___ PROVIDED PASSAGE ___

Whatever the political intelligence of this calculus, it has broad and deep consequences. The most obvious result is that it prevents Obama from directly addressing America’s racial history, or saying anything meaningful about present issues tinged by race, such as mass incarceration or the drug war. There have been calls for Obama to take a softer line on state-level legalization of marijuana or even to stand for legalization himself. Indeed, there is no small amount of in­consistency in our black president’s either ignoring or upholding harsh drug laws that every day injure the prospects of young black men—laws that could have ended his own, had he been of another social class and arrested for the marijuana use he openly discusses. But the intellectual argument doubles as the counterargument. If the fact of a black president is enough to racialize the wonkish world of health-care reform, what havoc would the Obama touch wreak upon the already racialized world of drug policy?

What we are witnessing is not some new racism—it’s the dying embers of the same old racism that rendered the best pickings the province of unblackness.

The political consequences of race extend beyond the domestic. I am, like many liberals, horrified by Obama’s embrace of a secretive drone policy, and particularly the killing of American citizens without any restraints. A president aware of black America’s tenuous hold on citizenship, of how the government has at times secretly conspired against its advancement—a black president with a broad sense of the world—should know better. Except a black president with Obama’s past is the perfect target for right-wing attacks depicting him as weak on terrorism. The president’s inability to speak candidly on race cannot be bracketed off from his inability to speak candidly on every­thing. Race is not simply a portion of the Obama story. It is the lens through which many Americans view all his politics.

___ DATA ___

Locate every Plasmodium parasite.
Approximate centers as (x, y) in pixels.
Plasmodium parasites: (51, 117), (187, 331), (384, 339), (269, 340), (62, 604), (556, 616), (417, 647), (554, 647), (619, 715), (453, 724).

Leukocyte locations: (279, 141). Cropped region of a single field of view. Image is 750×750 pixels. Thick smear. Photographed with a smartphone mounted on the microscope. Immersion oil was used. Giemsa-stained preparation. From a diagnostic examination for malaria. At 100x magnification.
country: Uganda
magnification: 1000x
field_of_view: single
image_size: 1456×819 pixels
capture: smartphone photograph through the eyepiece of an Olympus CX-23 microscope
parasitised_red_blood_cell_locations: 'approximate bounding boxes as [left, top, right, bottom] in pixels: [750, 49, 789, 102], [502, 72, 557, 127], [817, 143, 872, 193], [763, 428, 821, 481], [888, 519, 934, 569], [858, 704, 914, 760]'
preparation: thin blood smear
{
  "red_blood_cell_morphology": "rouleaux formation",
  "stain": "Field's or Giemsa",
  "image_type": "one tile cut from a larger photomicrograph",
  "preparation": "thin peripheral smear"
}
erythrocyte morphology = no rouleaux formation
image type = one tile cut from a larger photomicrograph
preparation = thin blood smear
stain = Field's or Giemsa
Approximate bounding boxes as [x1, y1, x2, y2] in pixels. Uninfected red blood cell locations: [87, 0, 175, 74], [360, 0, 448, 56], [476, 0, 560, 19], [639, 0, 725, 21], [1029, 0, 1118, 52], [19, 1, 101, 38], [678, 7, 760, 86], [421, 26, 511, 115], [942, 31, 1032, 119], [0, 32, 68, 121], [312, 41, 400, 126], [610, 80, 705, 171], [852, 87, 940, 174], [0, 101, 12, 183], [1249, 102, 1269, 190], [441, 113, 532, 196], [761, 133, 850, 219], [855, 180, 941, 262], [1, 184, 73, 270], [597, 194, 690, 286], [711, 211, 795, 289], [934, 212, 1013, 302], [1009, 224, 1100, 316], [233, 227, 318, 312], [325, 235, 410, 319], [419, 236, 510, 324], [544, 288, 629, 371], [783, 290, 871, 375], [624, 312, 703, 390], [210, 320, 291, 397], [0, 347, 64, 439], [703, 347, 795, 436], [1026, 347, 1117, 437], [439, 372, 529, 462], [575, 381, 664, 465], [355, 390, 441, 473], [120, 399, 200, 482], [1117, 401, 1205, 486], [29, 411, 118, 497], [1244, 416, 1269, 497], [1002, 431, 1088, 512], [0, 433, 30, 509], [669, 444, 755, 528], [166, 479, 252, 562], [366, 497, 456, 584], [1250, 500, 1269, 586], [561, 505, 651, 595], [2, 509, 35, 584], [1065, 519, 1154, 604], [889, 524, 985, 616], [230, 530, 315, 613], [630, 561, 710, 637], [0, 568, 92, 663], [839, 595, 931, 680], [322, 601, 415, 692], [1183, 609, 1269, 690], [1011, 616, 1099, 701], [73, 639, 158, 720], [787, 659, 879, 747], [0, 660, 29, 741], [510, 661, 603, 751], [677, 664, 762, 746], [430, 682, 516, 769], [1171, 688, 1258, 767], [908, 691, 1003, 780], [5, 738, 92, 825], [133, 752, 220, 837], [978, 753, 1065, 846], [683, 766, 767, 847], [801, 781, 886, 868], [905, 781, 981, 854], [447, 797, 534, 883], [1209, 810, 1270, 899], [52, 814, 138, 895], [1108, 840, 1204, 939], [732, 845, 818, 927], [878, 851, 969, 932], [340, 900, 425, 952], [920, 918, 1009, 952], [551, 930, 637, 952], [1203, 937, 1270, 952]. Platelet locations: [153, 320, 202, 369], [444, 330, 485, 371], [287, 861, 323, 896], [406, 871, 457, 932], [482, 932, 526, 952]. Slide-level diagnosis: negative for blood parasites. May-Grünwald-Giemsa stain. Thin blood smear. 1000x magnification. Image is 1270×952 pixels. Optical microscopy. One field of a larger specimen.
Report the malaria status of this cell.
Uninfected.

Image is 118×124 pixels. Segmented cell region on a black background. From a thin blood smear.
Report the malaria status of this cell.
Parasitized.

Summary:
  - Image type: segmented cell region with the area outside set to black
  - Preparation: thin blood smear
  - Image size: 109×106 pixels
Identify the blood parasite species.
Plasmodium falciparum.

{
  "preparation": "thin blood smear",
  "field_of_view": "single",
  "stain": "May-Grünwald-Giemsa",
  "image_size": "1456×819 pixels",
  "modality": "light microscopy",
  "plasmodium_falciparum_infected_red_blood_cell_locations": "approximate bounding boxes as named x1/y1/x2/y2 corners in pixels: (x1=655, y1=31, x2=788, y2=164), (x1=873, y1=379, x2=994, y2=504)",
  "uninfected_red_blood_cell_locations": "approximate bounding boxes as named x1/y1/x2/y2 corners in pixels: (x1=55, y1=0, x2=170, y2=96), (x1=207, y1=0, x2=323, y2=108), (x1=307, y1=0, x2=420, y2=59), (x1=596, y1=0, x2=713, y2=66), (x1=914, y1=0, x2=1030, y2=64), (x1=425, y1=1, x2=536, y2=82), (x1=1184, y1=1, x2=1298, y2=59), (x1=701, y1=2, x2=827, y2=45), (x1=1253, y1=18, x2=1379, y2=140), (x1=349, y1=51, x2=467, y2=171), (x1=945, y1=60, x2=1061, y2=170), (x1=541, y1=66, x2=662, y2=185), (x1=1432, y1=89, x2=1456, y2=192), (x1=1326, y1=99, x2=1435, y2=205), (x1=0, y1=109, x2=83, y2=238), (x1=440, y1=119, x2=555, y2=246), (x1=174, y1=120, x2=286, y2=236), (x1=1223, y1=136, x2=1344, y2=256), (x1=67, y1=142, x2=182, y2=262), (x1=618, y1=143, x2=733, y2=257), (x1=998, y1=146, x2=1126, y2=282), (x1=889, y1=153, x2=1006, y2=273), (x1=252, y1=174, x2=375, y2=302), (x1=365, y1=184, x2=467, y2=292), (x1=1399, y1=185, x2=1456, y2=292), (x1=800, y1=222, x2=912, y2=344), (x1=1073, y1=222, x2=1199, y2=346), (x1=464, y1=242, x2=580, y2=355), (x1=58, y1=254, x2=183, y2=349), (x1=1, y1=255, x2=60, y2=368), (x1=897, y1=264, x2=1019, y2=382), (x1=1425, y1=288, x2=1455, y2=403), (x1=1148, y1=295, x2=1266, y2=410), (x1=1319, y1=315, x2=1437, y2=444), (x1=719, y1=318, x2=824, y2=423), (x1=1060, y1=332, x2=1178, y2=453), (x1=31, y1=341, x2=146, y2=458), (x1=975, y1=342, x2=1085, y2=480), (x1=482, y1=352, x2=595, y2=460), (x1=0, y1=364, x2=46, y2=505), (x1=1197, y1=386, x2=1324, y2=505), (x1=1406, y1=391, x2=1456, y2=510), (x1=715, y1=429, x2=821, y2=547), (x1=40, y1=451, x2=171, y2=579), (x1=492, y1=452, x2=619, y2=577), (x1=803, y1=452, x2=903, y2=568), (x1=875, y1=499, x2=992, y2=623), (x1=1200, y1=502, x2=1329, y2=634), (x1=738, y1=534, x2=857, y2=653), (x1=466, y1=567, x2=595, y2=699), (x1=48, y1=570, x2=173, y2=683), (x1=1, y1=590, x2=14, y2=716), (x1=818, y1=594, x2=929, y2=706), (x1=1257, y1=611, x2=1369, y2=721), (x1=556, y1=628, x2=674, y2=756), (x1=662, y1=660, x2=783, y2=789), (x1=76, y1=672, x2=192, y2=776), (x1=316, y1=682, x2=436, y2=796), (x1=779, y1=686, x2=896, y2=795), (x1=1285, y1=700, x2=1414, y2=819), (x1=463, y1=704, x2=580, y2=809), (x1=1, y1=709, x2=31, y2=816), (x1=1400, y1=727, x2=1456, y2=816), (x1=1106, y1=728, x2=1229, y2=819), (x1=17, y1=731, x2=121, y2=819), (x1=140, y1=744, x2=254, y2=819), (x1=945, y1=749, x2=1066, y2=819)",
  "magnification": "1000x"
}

___

> WRITTEN REQUEST: Reproduce the passage on Obama and race word for word, starting at "The political consequences" and ending at "all his politics.". The material has no role in this work.

> FINISHED EXERCISE:
The political consequences of race extend beyond the domestic. I am, like many liberals, horrified by Obama’s embrace of a secretive drone policy, and particularly the killing of American citizens without any restraints. A president aware of black America’s tenuous hold on citizenship, of how the government has at times secretly conspired against its advancement—a black president with a broad sense of the world—should know better. Except a black president with Obama’s past is the perfect target for right-wing attacks depicting him as weak on terrorism. The president’s inability to speak candidly on race cannot be bracketed off from his inability to speak candidly on every­thing. Race is not simply a portion of the Obama story. It is the lens through which many Americans view all his politics.